◆ **Data provided**:
▼
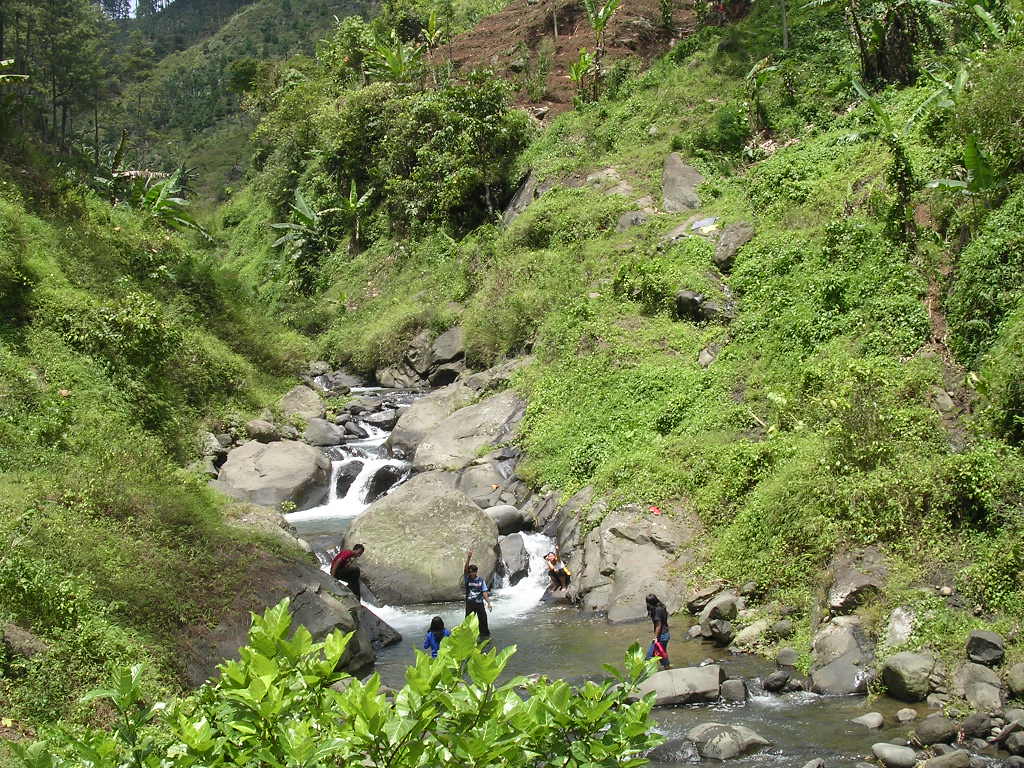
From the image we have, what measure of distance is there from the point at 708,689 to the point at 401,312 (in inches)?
796

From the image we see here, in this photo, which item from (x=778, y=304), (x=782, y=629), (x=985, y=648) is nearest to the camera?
(x=985, y=648)

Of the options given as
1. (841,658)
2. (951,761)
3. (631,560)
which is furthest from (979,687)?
(631,560)

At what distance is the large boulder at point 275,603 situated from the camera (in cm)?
1102

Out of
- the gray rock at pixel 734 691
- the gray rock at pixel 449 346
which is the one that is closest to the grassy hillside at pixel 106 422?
the gray rock at pixel 449 346

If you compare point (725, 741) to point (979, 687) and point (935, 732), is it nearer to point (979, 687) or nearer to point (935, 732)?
point (935, 732)

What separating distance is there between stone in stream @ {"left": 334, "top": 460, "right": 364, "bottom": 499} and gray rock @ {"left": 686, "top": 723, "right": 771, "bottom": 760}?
42.3 feet

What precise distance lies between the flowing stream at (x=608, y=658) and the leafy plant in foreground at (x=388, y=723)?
5777 mm

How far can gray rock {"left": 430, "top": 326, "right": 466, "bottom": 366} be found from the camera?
2639 cm

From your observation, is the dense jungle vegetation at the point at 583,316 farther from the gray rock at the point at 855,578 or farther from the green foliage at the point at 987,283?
the gray rock at the point at 855,578

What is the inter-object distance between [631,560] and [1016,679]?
6289 millimetres

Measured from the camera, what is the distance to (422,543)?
1587 cm

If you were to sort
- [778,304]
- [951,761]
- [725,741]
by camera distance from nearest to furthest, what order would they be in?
[951,761], [725,741], [778,304]

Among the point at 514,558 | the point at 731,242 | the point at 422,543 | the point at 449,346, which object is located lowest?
the point at 514,558

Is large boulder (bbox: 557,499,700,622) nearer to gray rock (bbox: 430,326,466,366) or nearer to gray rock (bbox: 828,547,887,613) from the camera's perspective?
gray rock (bbox: 828,547,887,613)
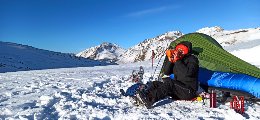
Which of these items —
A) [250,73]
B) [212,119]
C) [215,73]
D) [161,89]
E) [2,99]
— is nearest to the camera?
[212,119]

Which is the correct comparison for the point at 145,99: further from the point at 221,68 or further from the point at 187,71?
the point at 221,68

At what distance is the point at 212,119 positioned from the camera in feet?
24.8

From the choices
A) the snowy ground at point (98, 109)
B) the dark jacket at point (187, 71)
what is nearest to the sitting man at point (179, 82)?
the dark jacket at point (187, 71)

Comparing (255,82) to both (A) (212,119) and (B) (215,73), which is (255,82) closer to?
(B) (215,73)

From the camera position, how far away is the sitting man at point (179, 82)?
29.7ft

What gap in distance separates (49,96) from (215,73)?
18.5 feet

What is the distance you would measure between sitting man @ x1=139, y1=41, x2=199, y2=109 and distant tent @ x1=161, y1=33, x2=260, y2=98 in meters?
1.65

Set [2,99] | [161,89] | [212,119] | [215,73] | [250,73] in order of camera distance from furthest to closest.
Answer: [215,73]
[250,73]
[2,99]
[161,89]
[212,119]

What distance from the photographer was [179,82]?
9.25 meters

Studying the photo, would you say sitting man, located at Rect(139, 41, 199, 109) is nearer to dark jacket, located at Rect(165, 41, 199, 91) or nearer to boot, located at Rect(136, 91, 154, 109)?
dark jacket, located at Rect(165, 41, 199, 91)

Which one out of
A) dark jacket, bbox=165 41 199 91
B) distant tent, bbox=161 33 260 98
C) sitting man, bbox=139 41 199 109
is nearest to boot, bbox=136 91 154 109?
sitting man, bbox=139 41 199 109

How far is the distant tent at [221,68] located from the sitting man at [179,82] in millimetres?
1649

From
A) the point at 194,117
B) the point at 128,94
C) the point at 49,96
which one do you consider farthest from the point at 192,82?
the point at 49,96

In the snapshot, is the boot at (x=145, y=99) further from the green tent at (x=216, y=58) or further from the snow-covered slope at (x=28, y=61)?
the snow-covered slope at (x=28, y=61)
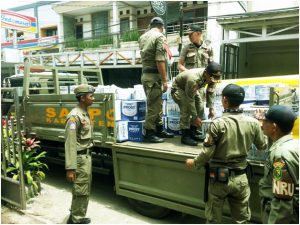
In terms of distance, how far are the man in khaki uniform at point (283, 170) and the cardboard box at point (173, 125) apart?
2257mm

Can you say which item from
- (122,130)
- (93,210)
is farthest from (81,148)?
(93,210)

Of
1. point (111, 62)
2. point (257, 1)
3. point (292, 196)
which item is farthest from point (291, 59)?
point (292, 196)

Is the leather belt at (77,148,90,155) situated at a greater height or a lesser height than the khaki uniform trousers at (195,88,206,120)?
lesser

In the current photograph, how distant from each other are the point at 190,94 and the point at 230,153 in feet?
3.78

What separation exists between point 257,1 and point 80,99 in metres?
11.0

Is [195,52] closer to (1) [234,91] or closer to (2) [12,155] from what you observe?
(1) [234,91]

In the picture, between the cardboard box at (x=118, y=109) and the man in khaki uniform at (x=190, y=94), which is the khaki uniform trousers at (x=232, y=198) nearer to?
the man in khaki uniform at (x=190, y=94)

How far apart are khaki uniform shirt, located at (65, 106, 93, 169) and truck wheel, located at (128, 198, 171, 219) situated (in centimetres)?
101

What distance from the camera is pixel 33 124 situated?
5332mm

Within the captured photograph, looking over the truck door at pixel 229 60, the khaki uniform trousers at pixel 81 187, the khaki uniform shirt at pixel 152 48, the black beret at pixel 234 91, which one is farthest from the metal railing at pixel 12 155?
the truck door at pixel 229 60

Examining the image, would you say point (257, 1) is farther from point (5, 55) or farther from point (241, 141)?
point (241, 141)

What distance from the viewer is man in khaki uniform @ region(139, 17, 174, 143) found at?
12.7 feet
▲
◆ **What the exercise asks**:
Reproduce all of the lines above word for word, leaving out the pictures.

◆ **Result of this task**:
From the image we have, what measure of distance is there from the point at 708,689 to the point at 401,312 (in inches)?
796

From the image we see here, in this photo, which item from (x=778, y=304), (x=782, y=629), (x=985, y=648) is nearest to the camera?
(x=985, y=648)

Of the options given as
1. (841,658)
2. (951,761)
3. (631,560)
which is furthest from (979,687)?
(631,560)

At what distance is the large boulder at point 275,603 situated from the camera (in cm)?
1102

Out of
- the gray rock at pixel 734 691
- the gray rock at pixel 449 346
which is the one that is closest to the grassy hillside at pixel 106 422?
the gray rock at pixel 449 346

If you compare point (725, 741) to point (979, 687) and point (935, 732), is it nearer to point (979, 687) or nearer to point (935, 732)?
point (935, 732)

What separating distance is there between stone in stream @ {"left": 334, "top": 460, "right": 364, "bottom": 499} and gray rock @ {"left": 686, "top": 723, "right": 771, "bottom": 760}?
42.3 feet

What precise distance lies between the flowing stream at (x=608, y=658) and the leafy plant in foreground at (x=388, y=723)?
5777 mm

How far can gray rock {"left": 430, "top": 326, "right": 466, "bottom": 366} be found from the camera?
2639 cm

From your observation, is the dense jungle vegetation at the point at 583,316 farther from the gray rock at the point at 855,578 or farther from the green foliage at the point at 987,283?
the gray rock at the point at 855,578

What is the inter-object distance between [631,560] and [1016,679]?
6289 millimetres

Measured from the camera, what is the distance to (422,543)?
1587 cm

If you were to sort
- [778,304]
- [951,761]
- [725,741]
by camera distance from nearest to furthest, what order would they be in?
[951,761], [725,741], [778,304]

Among the point at 514,558 | the point at 731,242 | the point at 422,543 | the point at 449,346, which object is located lowest?
the point at 514,558

Is large boulder (bbox: 557,499,700,622) nearer to gray rock (bbox: 430,326,466,366) or nearer to gray rock (bbox: 828,547,887,613) from the camera's perspective?
gray rock (bbox: 828,547,887,613)
Which of these items —
A) [250,73]
B) [212,119]
C) [215,73]
D) [161,89]
E) [2,99]
— is nearest to the camera?
[212,119]

Which is the correct comparison for the point at 145,99: further from the point at 221,68 or further from the point at 187,71?
the point at 221,68

At what distance is the point at 212,119 positioned from the camera in feet?
24.8

From the choices
A) the snowy ground at point (98, 109)
B) the dark jacket at point (187, 71)
what is nearest to the sitting man at point (179, 82)?
the dark jacket at point (187, 71)

Comparing (255,82) to both (A) (212,119) and (B) (215,73), which is (255,82) closer to?
(B) (215,73)

From the camera position, how far away is the sitting man at point (179, 82)?
29.7ft

What gap in distance separates (49,96) from (215,73)?
18.5 feet

What is the distance you would measure between sitting man @ x1=139, y1=41, x2=199, y2=109 and distant tent @ x1=161, y1=33, x2=260, y2=98 in meters?
1.65

Set [2,99] | [161,89] | [212,119] | [215,73] | [250,73] in order of camera distance from furthest to closest.
Answer: [215,73]
[250,73]
[2,99]
[161,89]
[212,119]

What distance from the photographer was [179,82]?
9.25 meters

Studying the photo, would you say sitting man, located at Rect(139, 41, 199, 109) is nearer to dark jacket, located at Rect(165, 41, 199, 91) or nearer to boot, located at Rect(136, 91, 154, 109)?
dark jacket, located at Rect(165, 41, 199, 91)

Which one out of
A) dark jacket, bbox=165 41 199 91
B) distant tent, bbox=161 33 260 98
C) sitting man, bbox=139 41 199 109
is nearest to boot, bbox=136 91 154 109?
sitting man, bbox=139 41 199 109

How far is the distant tent at [221,68] located from the sitting man at [179,82] in millimetres?
1649

From
A) the point at 194,117
B) the point at 128,94
C) the point at 49,96
which one do you consider farthest from the point at 192,82?
the point at 49,96

In the snapshot, is the boot at (x=145, y=99) further from the green tent at (x=216, y=58) or further from the snow-covered slope at (x=28, y=61)?
the snow-covered slope at (x=28, y=61)
In terms of distance, how far are the man in khaki uniform at point (283, 170) and the cardboard box at point (173, 125) apart?
2257mm

Can you say which item from
- (122,130)
- (93,210)
is farthest from (81,148)?
(93,210)

Of
1. point (111, 62)
2. point (257, 1)
3. point (292, 196)
which item is farthest from point (291, 59)?
point (292, 196)

Is the leather belt at (77,148,90,155) situated at a greater height or a lesser height than the khaki uniform trousers at (195,88,206,120)?
lesser

In the current photograph, how distant from each other are the point at 190,94 and the point at 230,153 in feet?
3.78

What separation exists between point 257,1 and point 80,99 in metres?
11.0

Is [195,52] closer to (1) [234,91] or closer to (2) [12,155] from what you observe?
(1) [234,91]

In the picture, between the cardboard box at (x=118, y=109) and the man in khaki uniform at (x=190, y=94), which is the khaki uniform trousers at (x=232, y=198) nearer to?
the man in khaki uniform at (x=190, y=94)

How far apart are khaki uniform shirt, located at (65, 106, 93, 169) and truck wheel, located at (128, 198, 171, 219) situated (in centimetres)?
101

What distance from the camera is pixel 33 124 situated?
5332mm

Within the captured photograph, looking over the truck door at pixel 229 60, the khaki uniform trousers at pixel 81 187, the khaki uniform shirt at pixel 152 48, the black beret at pixel 234 91, which one is farthest from the metal railing at pixel 12 155?
the truck door at pixel 229 60

Examining the image, would you say point (257, 1) is farther from point (5, 55) or farther from point (241, 141)?
point (241, 141)

What distance from the viewer is man in khaki uniform @ region(139, 17, 174, 143) found at?
12.7 feet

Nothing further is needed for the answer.